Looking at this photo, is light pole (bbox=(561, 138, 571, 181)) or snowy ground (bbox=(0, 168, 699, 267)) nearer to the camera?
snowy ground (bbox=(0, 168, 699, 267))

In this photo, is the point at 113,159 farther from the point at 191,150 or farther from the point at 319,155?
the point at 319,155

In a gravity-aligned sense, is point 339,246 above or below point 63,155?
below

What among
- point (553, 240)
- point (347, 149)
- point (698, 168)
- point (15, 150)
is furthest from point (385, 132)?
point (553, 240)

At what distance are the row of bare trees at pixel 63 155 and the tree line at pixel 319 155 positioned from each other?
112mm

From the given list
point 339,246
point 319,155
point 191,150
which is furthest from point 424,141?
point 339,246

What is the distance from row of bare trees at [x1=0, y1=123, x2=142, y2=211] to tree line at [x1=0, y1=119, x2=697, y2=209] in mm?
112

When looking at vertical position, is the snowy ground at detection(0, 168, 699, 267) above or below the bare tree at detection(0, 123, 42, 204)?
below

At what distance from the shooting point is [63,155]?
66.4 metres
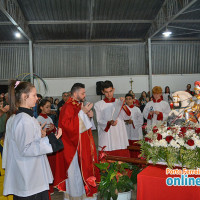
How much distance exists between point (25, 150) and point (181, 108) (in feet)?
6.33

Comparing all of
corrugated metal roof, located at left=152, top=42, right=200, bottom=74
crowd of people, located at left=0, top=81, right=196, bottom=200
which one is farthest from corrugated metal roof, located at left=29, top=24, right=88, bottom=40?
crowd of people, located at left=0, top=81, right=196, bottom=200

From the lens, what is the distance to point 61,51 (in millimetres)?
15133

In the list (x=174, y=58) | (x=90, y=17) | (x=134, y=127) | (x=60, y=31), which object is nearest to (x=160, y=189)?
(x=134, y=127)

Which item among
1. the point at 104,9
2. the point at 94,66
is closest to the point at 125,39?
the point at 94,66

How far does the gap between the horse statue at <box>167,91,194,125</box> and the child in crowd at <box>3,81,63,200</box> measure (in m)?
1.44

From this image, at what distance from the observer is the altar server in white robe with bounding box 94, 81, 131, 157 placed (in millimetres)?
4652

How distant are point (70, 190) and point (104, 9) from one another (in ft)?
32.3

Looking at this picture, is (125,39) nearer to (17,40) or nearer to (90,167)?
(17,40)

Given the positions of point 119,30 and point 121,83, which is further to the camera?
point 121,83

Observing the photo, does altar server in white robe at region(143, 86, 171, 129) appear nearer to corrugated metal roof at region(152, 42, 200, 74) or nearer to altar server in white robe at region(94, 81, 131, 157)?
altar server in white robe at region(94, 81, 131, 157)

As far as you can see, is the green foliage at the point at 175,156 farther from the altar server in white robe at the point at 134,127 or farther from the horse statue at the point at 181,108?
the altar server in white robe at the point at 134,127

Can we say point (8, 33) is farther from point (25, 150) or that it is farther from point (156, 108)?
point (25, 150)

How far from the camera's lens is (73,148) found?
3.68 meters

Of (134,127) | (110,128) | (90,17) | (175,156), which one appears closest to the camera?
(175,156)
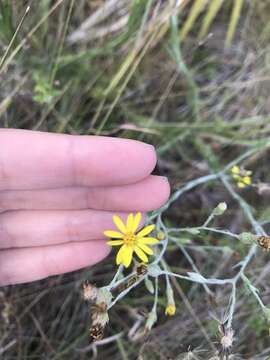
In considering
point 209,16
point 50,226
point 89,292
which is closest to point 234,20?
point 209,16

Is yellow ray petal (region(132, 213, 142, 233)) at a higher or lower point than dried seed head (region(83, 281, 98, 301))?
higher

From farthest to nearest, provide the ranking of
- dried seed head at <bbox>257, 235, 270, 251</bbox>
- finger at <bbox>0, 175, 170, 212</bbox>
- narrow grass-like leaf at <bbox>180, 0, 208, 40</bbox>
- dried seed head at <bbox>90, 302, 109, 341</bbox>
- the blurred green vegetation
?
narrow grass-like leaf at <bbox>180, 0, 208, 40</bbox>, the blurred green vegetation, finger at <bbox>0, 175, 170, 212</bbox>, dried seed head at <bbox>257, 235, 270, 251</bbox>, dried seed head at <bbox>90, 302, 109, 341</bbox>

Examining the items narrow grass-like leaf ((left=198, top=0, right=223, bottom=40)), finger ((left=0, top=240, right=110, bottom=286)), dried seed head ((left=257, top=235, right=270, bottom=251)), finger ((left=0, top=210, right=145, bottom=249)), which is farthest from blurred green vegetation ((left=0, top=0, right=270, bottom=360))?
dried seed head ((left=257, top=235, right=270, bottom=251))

------------------------

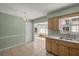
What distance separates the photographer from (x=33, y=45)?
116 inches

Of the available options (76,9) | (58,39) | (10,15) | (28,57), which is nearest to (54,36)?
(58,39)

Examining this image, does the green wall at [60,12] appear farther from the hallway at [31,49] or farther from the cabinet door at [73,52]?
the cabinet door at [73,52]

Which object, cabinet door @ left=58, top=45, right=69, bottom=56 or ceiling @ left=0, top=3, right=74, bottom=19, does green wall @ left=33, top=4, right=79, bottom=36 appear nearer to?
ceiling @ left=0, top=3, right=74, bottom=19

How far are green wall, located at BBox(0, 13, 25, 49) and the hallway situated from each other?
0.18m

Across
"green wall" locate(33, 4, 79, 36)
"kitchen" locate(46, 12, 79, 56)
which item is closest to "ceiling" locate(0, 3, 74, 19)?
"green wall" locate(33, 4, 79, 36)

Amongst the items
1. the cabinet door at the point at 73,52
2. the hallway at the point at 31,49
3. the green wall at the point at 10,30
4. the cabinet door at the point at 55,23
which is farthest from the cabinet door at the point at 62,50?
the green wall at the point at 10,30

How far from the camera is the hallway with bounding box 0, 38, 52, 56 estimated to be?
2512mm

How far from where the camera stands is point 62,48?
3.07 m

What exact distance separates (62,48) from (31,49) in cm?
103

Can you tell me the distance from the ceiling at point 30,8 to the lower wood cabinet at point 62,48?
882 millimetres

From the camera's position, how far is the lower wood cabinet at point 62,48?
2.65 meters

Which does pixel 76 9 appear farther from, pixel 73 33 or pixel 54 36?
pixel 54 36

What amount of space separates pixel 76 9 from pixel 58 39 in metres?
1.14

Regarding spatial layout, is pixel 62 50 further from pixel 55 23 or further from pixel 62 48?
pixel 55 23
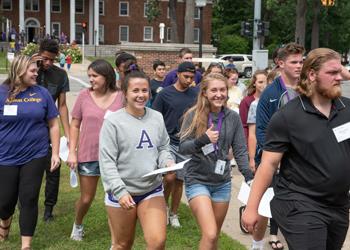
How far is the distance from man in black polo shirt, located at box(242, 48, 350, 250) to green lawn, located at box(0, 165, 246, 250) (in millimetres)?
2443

------------------------

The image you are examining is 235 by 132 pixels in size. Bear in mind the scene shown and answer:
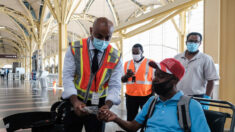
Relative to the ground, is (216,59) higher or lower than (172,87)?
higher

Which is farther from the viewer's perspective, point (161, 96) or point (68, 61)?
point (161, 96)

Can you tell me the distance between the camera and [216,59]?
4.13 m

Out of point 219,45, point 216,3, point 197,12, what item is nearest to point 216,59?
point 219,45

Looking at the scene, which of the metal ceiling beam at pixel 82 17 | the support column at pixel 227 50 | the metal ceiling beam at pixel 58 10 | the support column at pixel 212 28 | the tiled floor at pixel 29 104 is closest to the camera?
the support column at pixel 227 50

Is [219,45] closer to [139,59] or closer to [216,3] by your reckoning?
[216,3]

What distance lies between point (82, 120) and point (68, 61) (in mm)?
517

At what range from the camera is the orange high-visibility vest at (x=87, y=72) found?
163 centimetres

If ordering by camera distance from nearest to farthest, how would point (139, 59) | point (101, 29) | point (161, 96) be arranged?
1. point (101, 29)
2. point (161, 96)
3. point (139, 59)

------------------------

Count the lines in the listing above that contain the string "does", matching case exactly, and give only that number.

5